(Rows from a spatial reasoning dataset)
——————

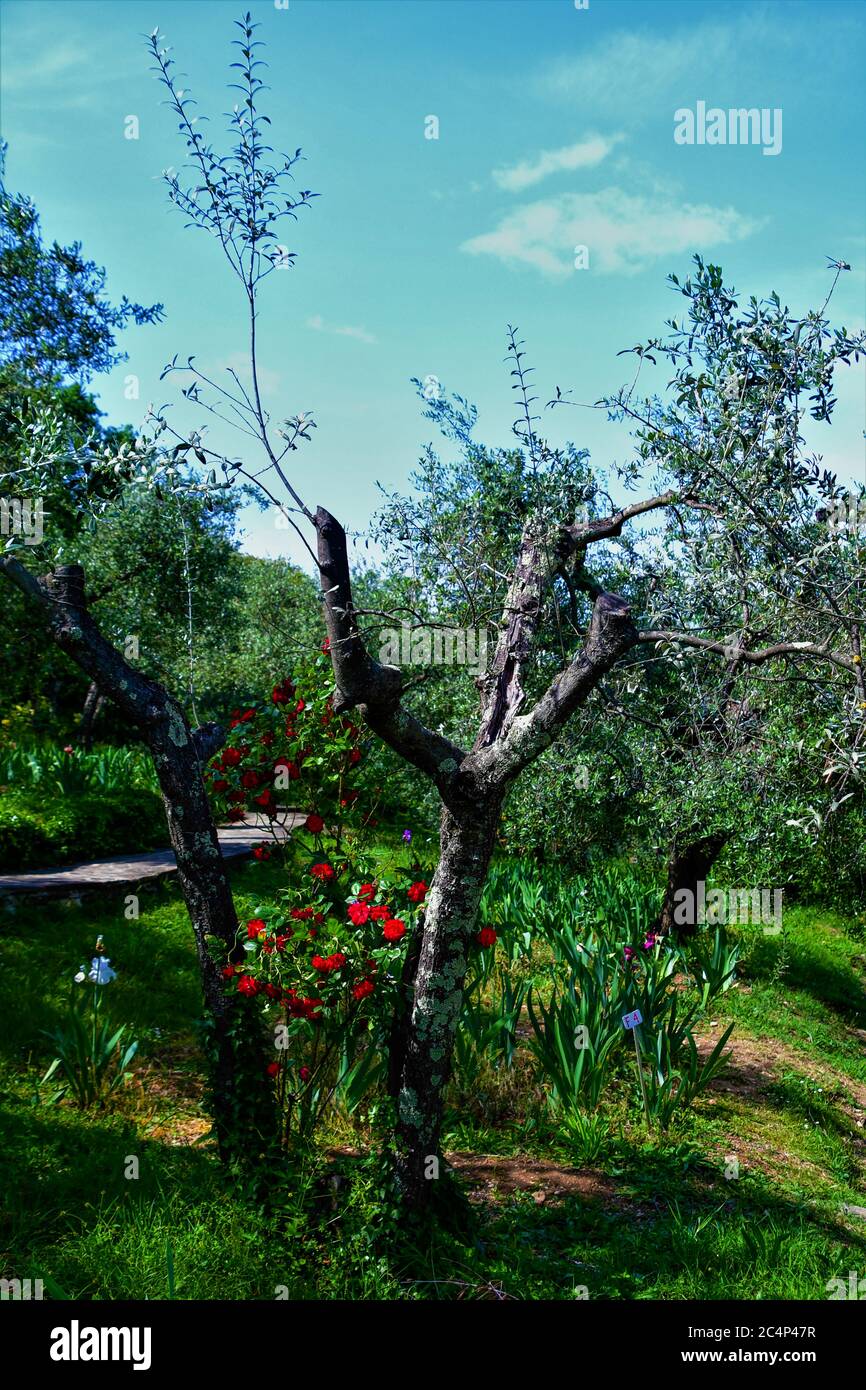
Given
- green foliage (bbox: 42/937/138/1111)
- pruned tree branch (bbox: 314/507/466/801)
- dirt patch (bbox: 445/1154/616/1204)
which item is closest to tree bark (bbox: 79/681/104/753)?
green foliage (bbox: 42/937/138/1111)

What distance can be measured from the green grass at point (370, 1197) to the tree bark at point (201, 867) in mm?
300

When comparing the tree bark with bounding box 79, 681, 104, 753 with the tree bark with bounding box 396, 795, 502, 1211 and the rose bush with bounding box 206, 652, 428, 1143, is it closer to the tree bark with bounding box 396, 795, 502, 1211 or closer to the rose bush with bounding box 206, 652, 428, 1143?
the rose bush with bounding box 206, 652, 428, 1143

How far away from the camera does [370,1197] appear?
146 inches

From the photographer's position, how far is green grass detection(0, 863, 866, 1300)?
11.4 ft

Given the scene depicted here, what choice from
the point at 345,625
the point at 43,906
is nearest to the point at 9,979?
the point at 43,906

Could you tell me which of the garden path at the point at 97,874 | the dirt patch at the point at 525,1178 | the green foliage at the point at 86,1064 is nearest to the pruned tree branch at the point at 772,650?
the dirt patch at the point at 525,1178

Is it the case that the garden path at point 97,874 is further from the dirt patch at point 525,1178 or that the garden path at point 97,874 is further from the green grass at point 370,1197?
the dirt patch at point 525,1178

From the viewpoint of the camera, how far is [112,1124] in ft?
15.3

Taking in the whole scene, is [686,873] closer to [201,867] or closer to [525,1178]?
[525,1178]

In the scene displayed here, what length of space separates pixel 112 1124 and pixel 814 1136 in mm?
4274

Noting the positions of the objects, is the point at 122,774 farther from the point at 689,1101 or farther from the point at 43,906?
the point at 689,1101

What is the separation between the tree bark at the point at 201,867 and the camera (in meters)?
3.92

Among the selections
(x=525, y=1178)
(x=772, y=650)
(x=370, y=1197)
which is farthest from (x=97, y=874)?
(x=772, y=650)

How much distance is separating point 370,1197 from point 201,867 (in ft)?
4.93
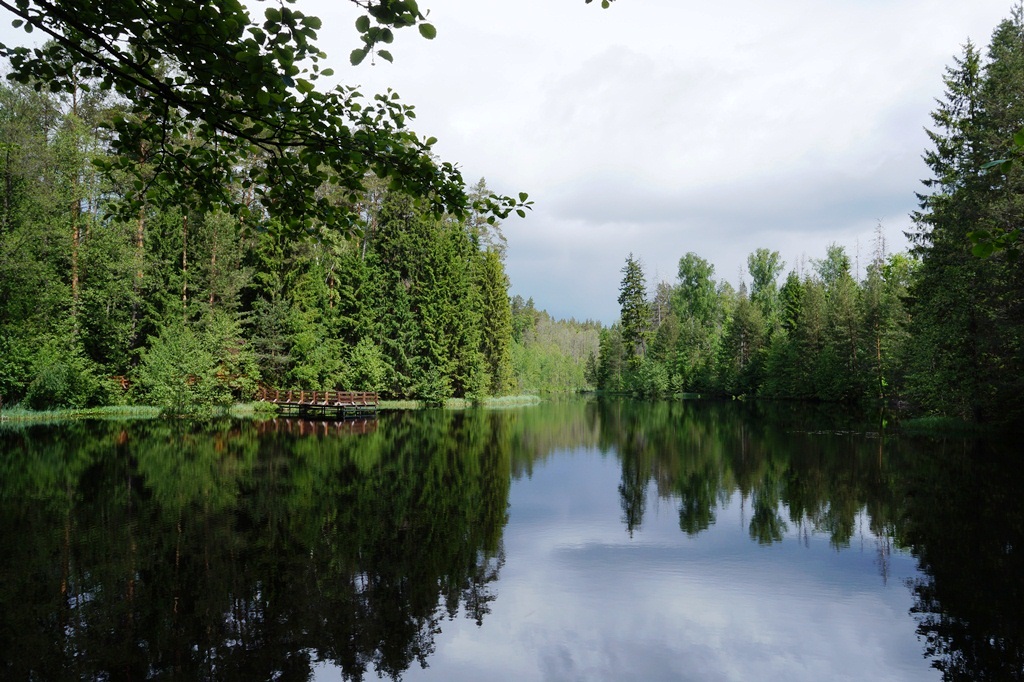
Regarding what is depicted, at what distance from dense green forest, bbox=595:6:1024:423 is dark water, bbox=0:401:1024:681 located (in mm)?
4646

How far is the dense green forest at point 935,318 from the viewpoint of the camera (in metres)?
22.3

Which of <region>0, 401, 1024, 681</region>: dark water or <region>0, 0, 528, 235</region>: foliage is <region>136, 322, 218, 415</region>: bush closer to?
<region>0, 401, 1024, 681</region>: dark water

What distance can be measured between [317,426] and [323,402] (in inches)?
223

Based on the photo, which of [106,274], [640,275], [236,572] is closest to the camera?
[236,572]

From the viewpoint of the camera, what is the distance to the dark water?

——————

= DIRECTIONS =
Retype every entry verbatim and exclude the pictures from the copy.

= ANSWER IN FULL =
Given
- green foliage (bbox: 42/937/138/1111)
- pruned tree branch (bbox: 314/507/466/801)
- dirt patch (bbox: 445/1154/616/1204)
which item is closest to tree bark (bbox: 79/681/104/753)?
green foliage (bbox: 42/937/138/1111)

What distance can be measured from the green grass at point (370, 1197) to the tree bark at point (201, 867) in mm?
300

When comparing the tree bark with bounding box 79, 681, 104, 753 with the tree bark with bounding box 396, 795, 502, 1211 and the rose bush with bounding box 206, 652, 428, 1143, is it closer to the tree bark with bounding box 396, 795, 502, 1211 or closer to the rose bush with bounding box 206, 652, 428, 1143?
the rose bush with bounding box 206, 652, 428, 1143

How far away from the camera does [370,1197] appear?
146 inches

From the photographer's position, how far is green grass detection(0, 863, 866, 1300)?
11.4 ft

Given the scene depicted here, what choice from
the point at 345,625
the point at 43,906
is nearest to the point at 9,979?
the point at 43,906

Could you tell me which of the garden path at the point at 97,874 | the dirt patch at the point at 525,1178 | the green foliage at the point at 86,1064 is nearest to the pruned tree branch at the point at 772,650?
the dirt patch at the point at 525,1178

Is it the case that the garden path at point 97,874 is further from the dirt patch at point 525,1178 or that the garden path at point 97,874 is further from the green grass at point 370,1197?
the dirt patch at point 525,1178

From the viewpoint of the camera, how far is [112,1124] in ft?
15.3

Taking in the whole scene, is [686,873] closer to [201,867] or closer to [525,1178]?
[525,1178]

In the scene displayed here, what length of space separates pixel 112 1124 and pixel 814 1136 in mm?
4274

Noting the positions of the objects, is the point at 122,774 farther from the point at 689,1101 or farther from the point at 43,906?
the point at 689,1101

What is the separation between the tree bark at the point at 201,867 and the camera (in meters)?
3.92

Among the selections
(x=525, y=1178)
(x=772, y=650)
(x=370, y=1197)
which is farthest from (x=97, y=874)?
(x=772, y=650)

How much distance is separating point 370,1197 from point 201,867 (in ft)?
4.93
Regarding what is depicted, at what distance from dense green forest, bbox=595:6:1024:423 is dark water, bbox=0:401:1024:681 located (in mm)?
4646

How far is the dense green forest at point 935,318 from the viewpoint of the camera (in metres)?
22.3

Which of <region>0, 401, 1024, 681</region>: dark water or <region>0, 0, 528, 235</region>: foliage is <region>136, 322, 218, 415</region>: bush closer to?
<region>0, 401, 1024, 681</region>: dark water

What distance can be measured between [317,426] and [323,402] (in inches)?
223

Based on the photo, which of [106,274], [640,275], [236,572] is closest to the camera?
[236,572]

From the viewpoint of the camera, what is the distance to the dark water?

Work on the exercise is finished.